In 1839, the Mormon Prophet Joseph Smith chose the town, then called Commerce, as the home for his followers, who had been driven from Missouri. The Mormons named the community Nauvoo, said to mean "Beautiful Place," and obtained a special charter from the Illinois Legislature, which gave the city government its own courts, militia, university, and all other governmental powers not prohibited by the Federal and State Constitutions.

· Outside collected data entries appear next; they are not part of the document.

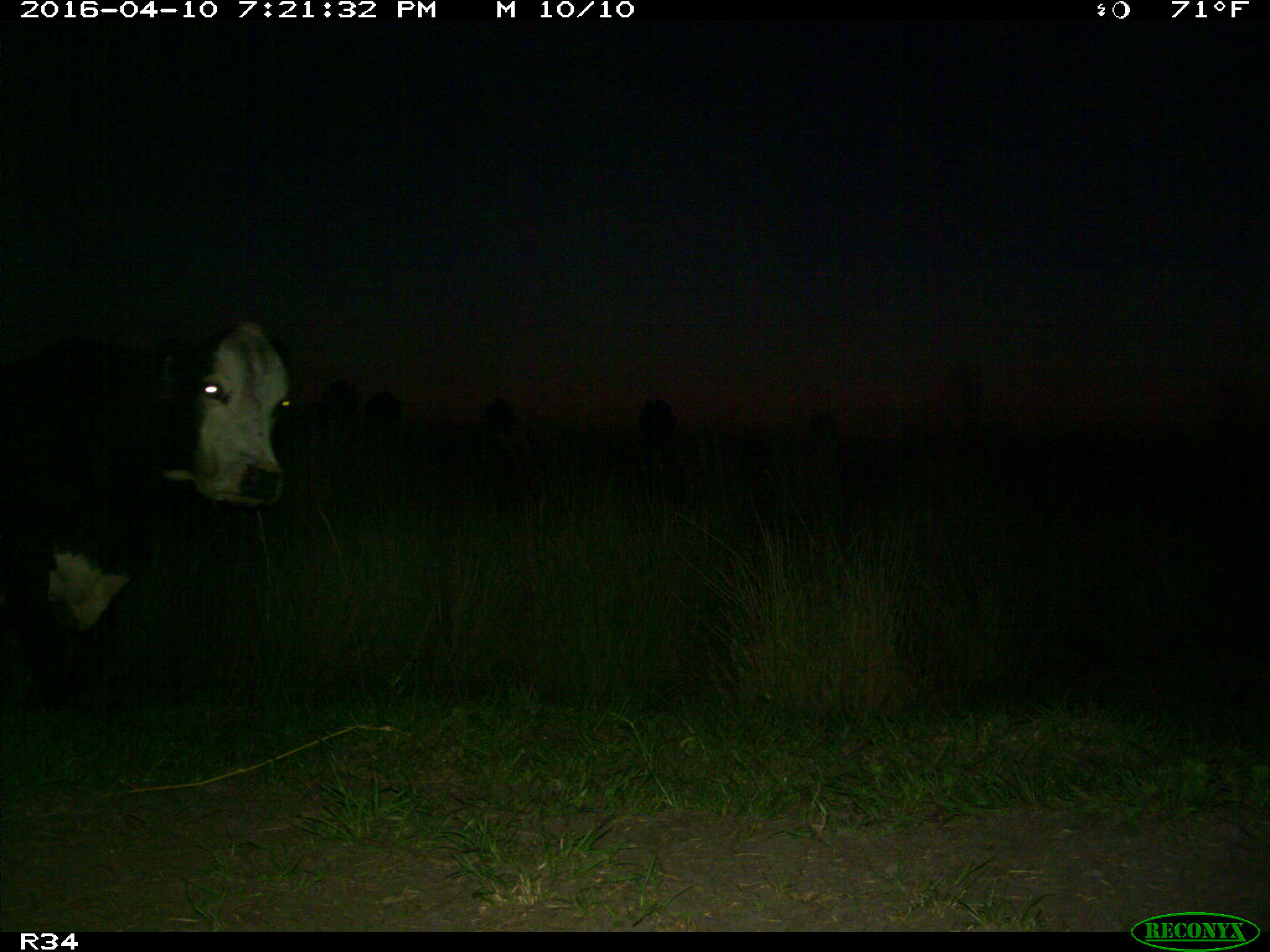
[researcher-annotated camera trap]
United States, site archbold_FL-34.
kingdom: Animalia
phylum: Chordata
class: Mammalia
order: Artiodactyla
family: Bovidae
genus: Bos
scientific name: Bos taurus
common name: domestic cow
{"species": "Bos taurus (domestic cow)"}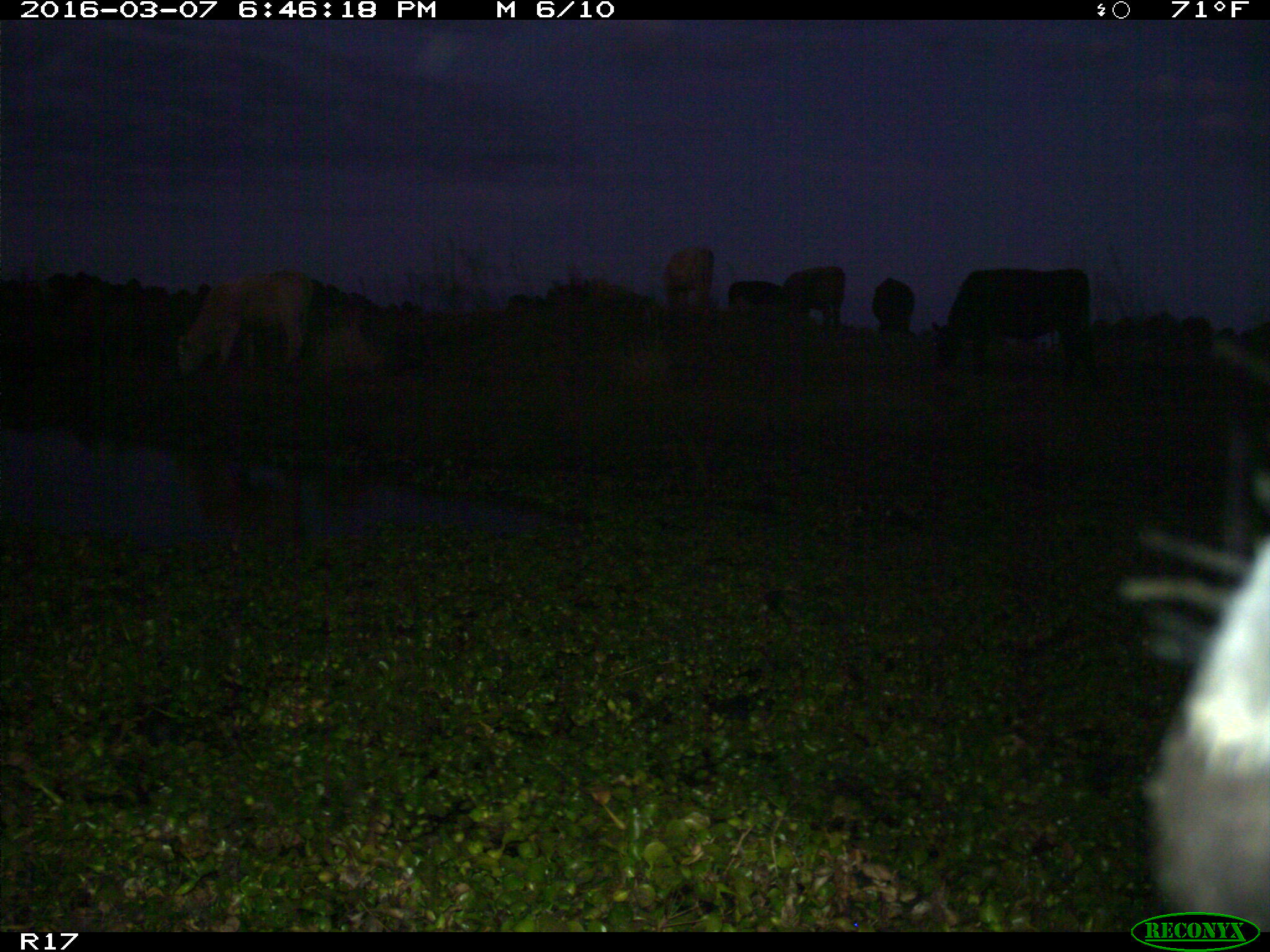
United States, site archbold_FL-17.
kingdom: Animalia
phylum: Chordata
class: Mammalia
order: Artiodactyla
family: Bovidae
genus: Bos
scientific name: Bos taurus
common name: domestic cow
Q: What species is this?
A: Bos taurus (domestic cow).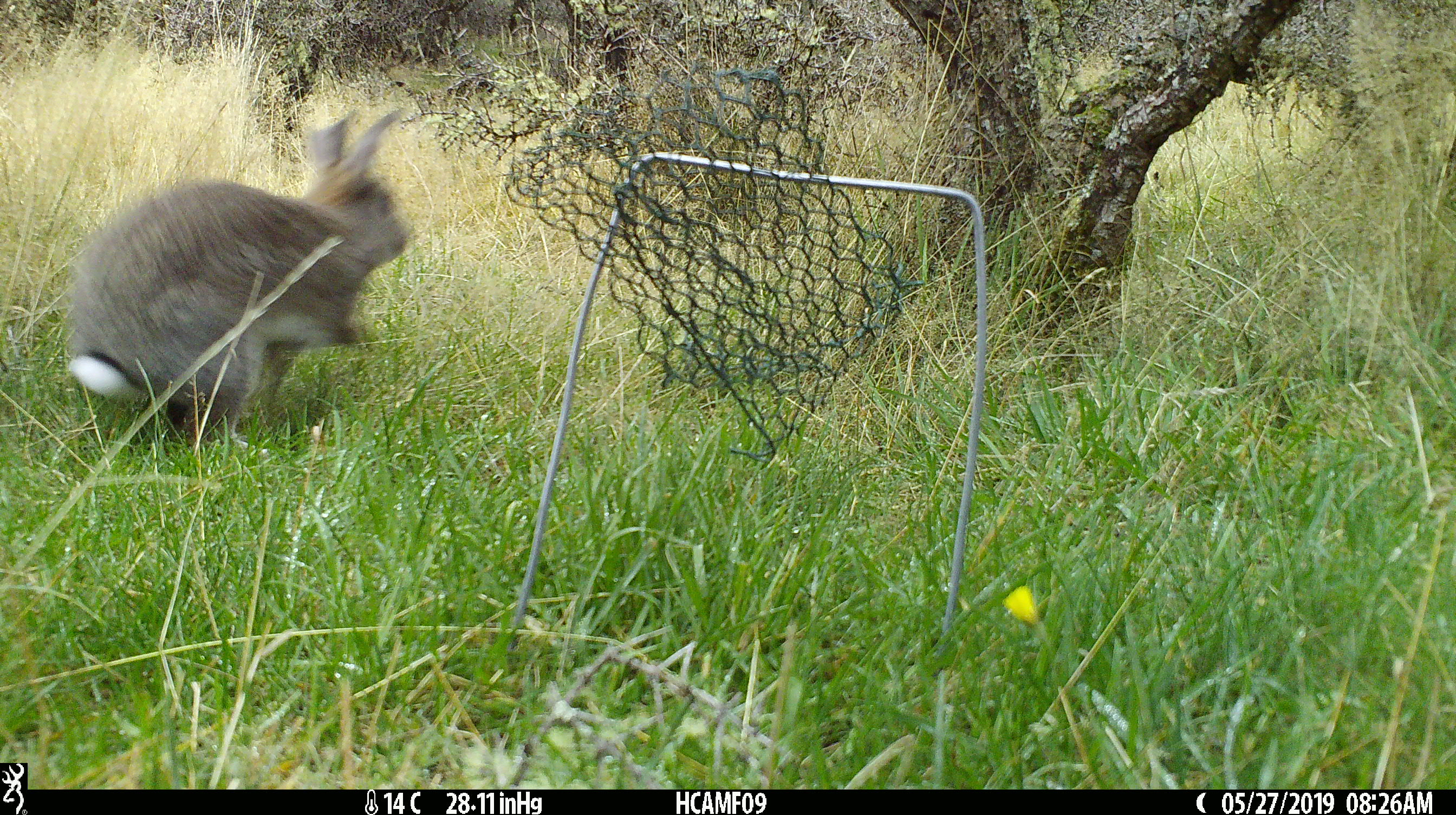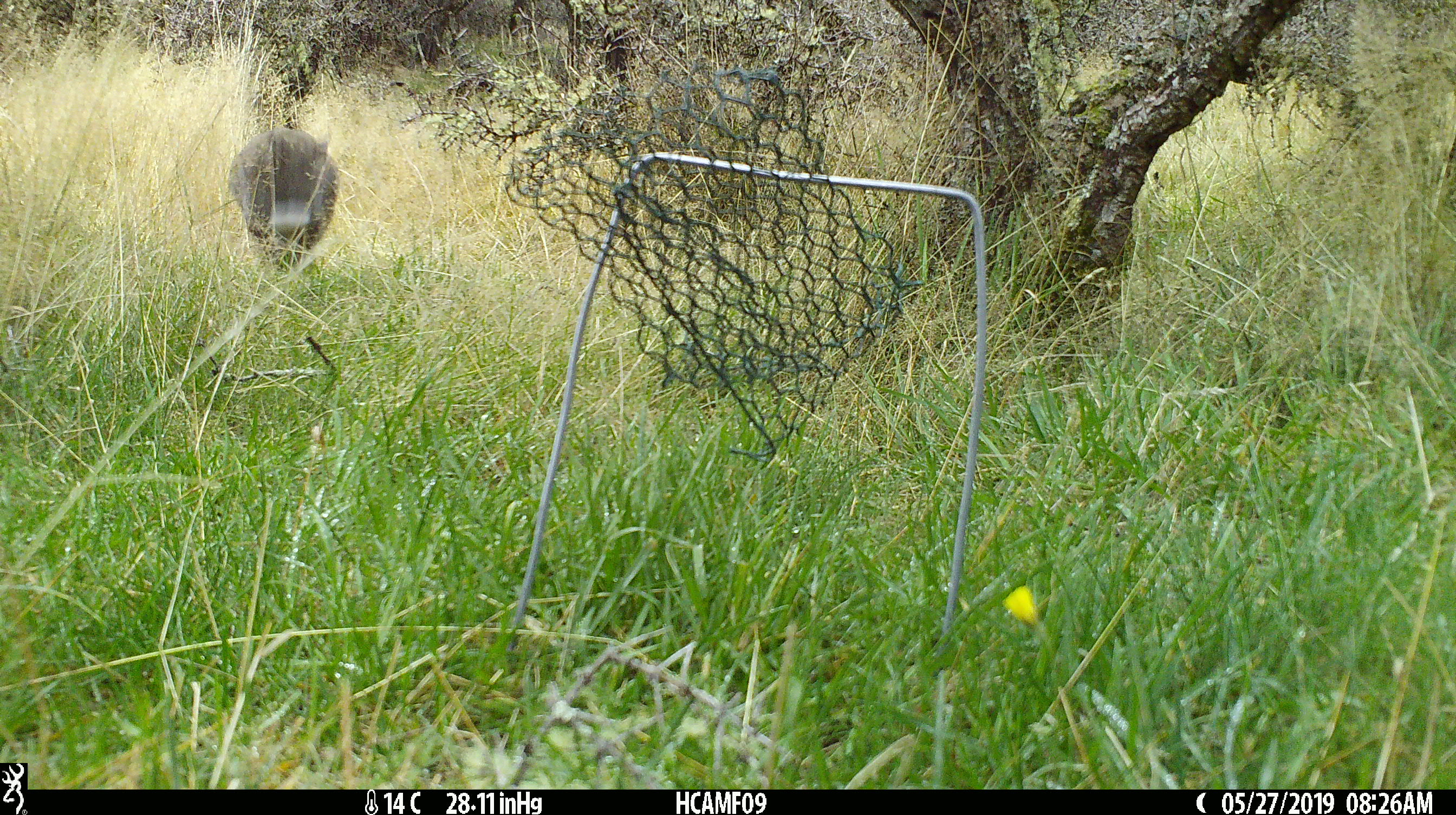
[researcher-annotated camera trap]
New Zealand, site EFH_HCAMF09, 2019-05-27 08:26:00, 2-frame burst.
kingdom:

Mormon converts from all parts of America and Europe soon swelled the population to about 15,000 making Nauvoo one of the largest cities in Illinois by 1845. But some of the Mormons as well as their Gentile neighbors began to resent the civil and religious authority of the Mormon leaders, and frictions in the area grew severe. When the Nauvoo City Council had an anti-Mormon newspaper destroyed, the Mormon leaders were arrested and jailed at Carthage. There, on June 27, 1844, an armed mob shot and killed Joseph Smith and his brother, Hyrum. Conflict between the Mormons and their neighbors continued until 1846 when the Mormons completed their exodus from the state.
In 1849, Etienne Cabet's followers, the Icarians, came to Nauvoo to practice their form of religious communism but dissensions soon weakened the colony. Their experiment lasted less than ten years.